● Data entries:
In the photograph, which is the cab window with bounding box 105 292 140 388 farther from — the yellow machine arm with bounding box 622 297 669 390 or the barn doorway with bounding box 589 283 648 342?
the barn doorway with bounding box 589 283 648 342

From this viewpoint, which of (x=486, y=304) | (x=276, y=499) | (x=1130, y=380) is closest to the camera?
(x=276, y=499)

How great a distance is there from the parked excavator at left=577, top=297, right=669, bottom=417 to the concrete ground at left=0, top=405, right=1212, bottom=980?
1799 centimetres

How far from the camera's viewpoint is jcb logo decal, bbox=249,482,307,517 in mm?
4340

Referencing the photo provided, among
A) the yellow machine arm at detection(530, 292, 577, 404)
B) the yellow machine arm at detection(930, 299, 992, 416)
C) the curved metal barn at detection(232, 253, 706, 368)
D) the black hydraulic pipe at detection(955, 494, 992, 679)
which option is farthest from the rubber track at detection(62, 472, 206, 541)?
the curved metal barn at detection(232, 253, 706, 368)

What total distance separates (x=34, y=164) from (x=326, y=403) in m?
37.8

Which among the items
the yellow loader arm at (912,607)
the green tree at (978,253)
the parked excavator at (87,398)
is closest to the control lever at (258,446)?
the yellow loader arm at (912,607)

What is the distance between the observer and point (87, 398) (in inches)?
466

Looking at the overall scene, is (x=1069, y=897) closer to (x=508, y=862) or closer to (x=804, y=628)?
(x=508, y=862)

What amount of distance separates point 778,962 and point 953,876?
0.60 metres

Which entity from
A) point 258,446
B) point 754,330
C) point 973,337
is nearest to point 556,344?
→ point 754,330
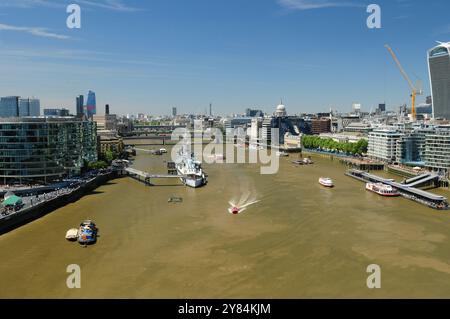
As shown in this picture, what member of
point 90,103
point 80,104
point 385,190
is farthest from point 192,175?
point 80,104

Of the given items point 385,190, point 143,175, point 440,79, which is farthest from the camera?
point 440,79

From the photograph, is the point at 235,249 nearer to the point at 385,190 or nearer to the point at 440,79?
the point at 385,190

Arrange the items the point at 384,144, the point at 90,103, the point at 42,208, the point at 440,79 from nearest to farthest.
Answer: the point at 42,208 < the point at 384,144 < the point at 440,79 < the point at 90,103

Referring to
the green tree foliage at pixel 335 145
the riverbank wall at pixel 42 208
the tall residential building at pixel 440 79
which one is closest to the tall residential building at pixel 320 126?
the tall residential building at pixel 440 79

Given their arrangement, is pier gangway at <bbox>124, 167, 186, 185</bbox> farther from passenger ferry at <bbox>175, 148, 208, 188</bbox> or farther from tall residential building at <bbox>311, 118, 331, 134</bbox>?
tall residential building at <bbox>311, 118, 331, 134</bbox>

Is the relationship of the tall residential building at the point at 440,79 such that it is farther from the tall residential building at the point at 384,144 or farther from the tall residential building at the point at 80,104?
the tall residential building at the point at 80,104

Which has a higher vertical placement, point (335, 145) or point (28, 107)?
point (28, 107)
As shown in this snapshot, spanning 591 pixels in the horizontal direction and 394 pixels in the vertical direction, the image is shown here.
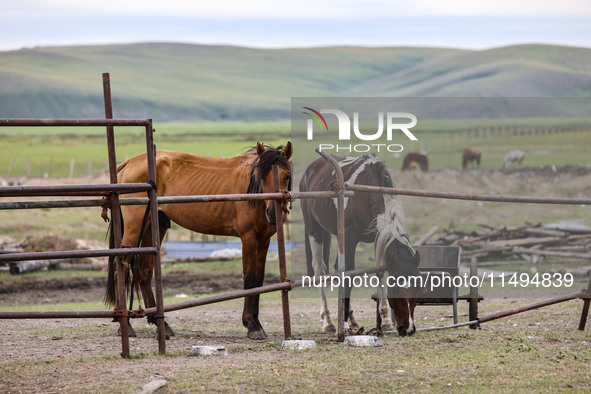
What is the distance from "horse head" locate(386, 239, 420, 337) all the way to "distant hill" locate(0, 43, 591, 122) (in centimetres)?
9907

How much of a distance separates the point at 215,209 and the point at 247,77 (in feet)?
570

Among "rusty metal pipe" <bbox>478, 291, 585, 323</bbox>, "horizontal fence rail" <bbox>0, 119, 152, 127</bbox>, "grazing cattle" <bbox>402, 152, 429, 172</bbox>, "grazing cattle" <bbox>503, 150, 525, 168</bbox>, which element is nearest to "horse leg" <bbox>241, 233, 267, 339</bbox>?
"rusty metal pipe" <bbox>478, 291, 585, 323</bbox>

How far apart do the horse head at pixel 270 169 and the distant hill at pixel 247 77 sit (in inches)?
3904

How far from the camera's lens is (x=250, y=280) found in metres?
8.86

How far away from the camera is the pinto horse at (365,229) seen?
8.32 m

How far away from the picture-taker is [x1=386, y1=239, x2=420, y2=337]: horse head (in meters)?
8.14

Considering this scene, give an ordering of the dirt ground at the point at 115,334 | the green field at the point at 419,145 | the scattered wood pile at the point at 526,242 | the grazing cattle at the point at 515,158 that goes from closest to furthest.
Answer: the dirt ground at the point at 115,334 < the scattered wood pile at the point at 526,242 < the grazing cattle at the point at 515,158 < the green field at the point at 419,145

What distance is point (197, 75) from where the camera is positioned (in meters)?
173

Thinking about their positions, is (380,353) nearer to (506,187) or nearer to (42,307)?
(42,307)

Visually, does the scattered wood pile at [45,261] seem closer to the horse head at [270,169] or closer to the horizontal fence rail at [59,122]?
the horse head at [270,169]

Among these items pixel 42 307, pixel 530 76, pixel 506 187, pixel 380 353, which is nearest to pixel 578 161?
pixel 506 187

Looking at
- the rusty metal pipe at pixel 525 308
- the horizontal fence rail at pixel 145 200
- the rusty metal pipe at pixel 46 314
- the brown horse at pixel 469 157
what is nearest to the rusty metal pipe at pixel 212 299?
the rusty metal pipe at pixel 46 314

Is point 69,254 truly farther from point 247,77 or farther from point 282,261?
point 247,77

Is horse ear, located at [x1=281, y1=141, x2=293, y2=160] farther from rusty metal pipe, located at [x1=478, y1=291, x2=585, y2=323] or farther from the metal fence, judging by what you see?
rusty metal pipe, located at [x1=478, y1=291, x2=585, y2=323]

● Exercise directions: Reproduce the full listing above verbatim, from the first line through the last, and omit the pictures from your output.

● The output:
In the photograph, which is the cab window with bounding box 105 292 140 388 farther from — the yellow machine arm with bounding box 622 297 669 390 or the barn doorway with bounding box 589 283 648 342?
the barn doorway with bounding box 589 283 648 342

From this viewpoint, which of (x=486, y=304) | (x=276, y=499) | (x=1130, y=380) is closest to the camera?
(x=276, y=499)

How great a distance is there from the parked excavator at left=577, top=297, right=669, bottom=417 to the concrete ground at left=0, top=405, right=1212, bottom=980?
1799 centimetres

How far from the camera's viewpoint is jcb logo decal, bbox=249,482,307,517 in mm?
4340

Referencing the photo provided, among
A) the yellow machine arm at detection(530, 292, 577, 404)
B) the yellow machine arm at detection(930, 299, 992, 416)
C) the curved metal barn at detection(232, 253, 706, 368)
D) the black hydraulic pipe at detection(955, 494, 992, 679)
which option is farthest from the rubber track at detection(62, 472, 206, 541)?
the curved metal barn at detection(232, 253, 706, 368)

What total distance separates (x=34, y=164) from (x=326, y=403) in m?
37.8

Which among the items
the yellow loader arm at (912,607)
the green tree at (978,253)
the parked excavator at (87,398)
is closest to the control lever at (258,446)?
the yellow loader arm at (912,607)

What is the distance between the observer and point (87, 398) (in inches)?
466

Looking at the overall scene, is (x=1069, y=897) closer to (x=508, y=862) or closer to (x=804, y=628)?
(x=508, y=862)

What amount of distance separates point 778,962 and point 953,876?
0.60 metres

Which entity from
A) point 258,446
B) point 754,330
C) point 973,337
is nearest to point 556,344?
→ point 754,330
As shown in this picture, what member of
point 90,103
point 80,104
point 385,190
is farthest from point 192,175?
point 80,104

Of the given items point 385,190, point 143,175, point 440,79, which is farthest from the camera?
point 440,79

From the photograph, is the point at 235,249 nearer to the point at 385,190 or nearer to the point at 440,79?
the point at 385,190

Arrange the items the point at 384,144, the point at 90,103, the point at 42,208, the point at 440,79 from nearest to farthest.
Answer: the point at 42,208 < the point at 384,144 < the point at 440,79 < the point at 90,103

Referring to
the green tree foliage at pixel 335 145
the riverbank wall at pixel 42 208
the tall residential building at pixel 440 79
which one is closest to the tall residential building at pixel 320 126?
the tall residential building at pixel 440 79

Given their arrangement, is pier gangway at <bbox>124, 167, 186, 185</bbox> farther from passenger ferry at <bbox>175, 148, 208, 188</bbox> or farther from tall residential building at <bbox>311, 118, 331, 134</bbox>?
tall residential building at <bbox>311, 118, 331, 134</bbox>

Is the relationship of the tall residential building at the point at 440,79 such that it is farther from the tall residential building at the point at 384,144 or farther from the tall residential building at the point at 80,104?
the tall residential building at the point at 80,104

Which has a higher vertical placement, point (335, 145) or point (28, 107)?
point (28, 107)
As shown in this snapshot, spanning 591 pixels in the horizontal direction and 394 pixels in the vertical direction, the image is shown here.
What is the distance from "horse head" locate(386, 239, 420, 337) all the way to "distant hill" locate(0, 43, 591, 122) (in centimetres)?
9907

How much of a distance separates the point at 215,209 and the point at 247,77 (in feet)?
570

Among "rusty metal pipe" <bbox>478, 291, 585, 323</bbox>, "horizontal fence rail" <bbox>0, 119, 152, 127</bbox>, "grazing cattle" <bbox>402, 152, 429, 172</bbox>, "grazing cattle" <bbox>503, 150, 525, 168</bbox>, which element is nearest to "horse leg" <bbox>241, 233, 267, 339</bbox>?
"rusty metal pipe" <bbox>478, 291, 585, 323</bbox>

How far apart do the horse head at pixel 270 169 and the distant hill at pixel 247 77 sit (in inches)?
3904

How far from the camera's lens is (x=250, y=280) found in metres?
8.86

How far away from the camera is the pinto horse at (365,229) seen?
8.32 m

How far away from the picture-taker is [x1=386, y1=239, x2=420, y2=337]: horse head (in meters)?
8.14

Considering this scene, give an ordering of the dirt ground at the point at 115,334 | the green field at the point at 419,145 | the scattered wood pile at the point at 526,242 | the grazing cattle at the point at 515,158 that goes from closest to furthest.
Answer: the dirt ground at the point at 115,334 < the scattered wood pile at the point at 526,242 < the grazing cattle at the point at 515,158 < the green field at the point at 419,145

What distance is point (197, 75) from where the camera is positioned (in meters)?
173

Thinking about their positions, is (380,353) nearer to (506,187) or nearer to (42,307)?
(42,307)

Visually, does the scattered wood pile at [45,261] seem closer to the horse head at [270,169] or closer to the horizontal fence rail at [59,122]?
the horse head at [270,169]

Among these items pixel 42 307, pixel 530 76, pixel 506 187, pixel 380 353, which is nearest to pixel 578 161?
pixel 506 187

Looking at
- the rusty metal pipe at pixel 525 308
- the horizontal fence rail at pixel 145 200
- the rusty metal pipe at pixel 46 314
- the brown horse at pixel 469 157
what is nearest to the rusty metal pipe at pixel 212 299?
the rusty metal pipe at pixel 46 314

Is point 69,254 truly farther from point 247,77 or farther from point 282,261?
point 247,77

Is horse ear, located at [x1=281, y1=141, x2=293, y2=160] farther from rusty metal pipe, located at [x1=478, y1=291, x2=585, y2=323] or farther from the metal fence, judging by what you see?
rusty metal pipe, located at [x1=478, y1=291, x2=585, y2=323]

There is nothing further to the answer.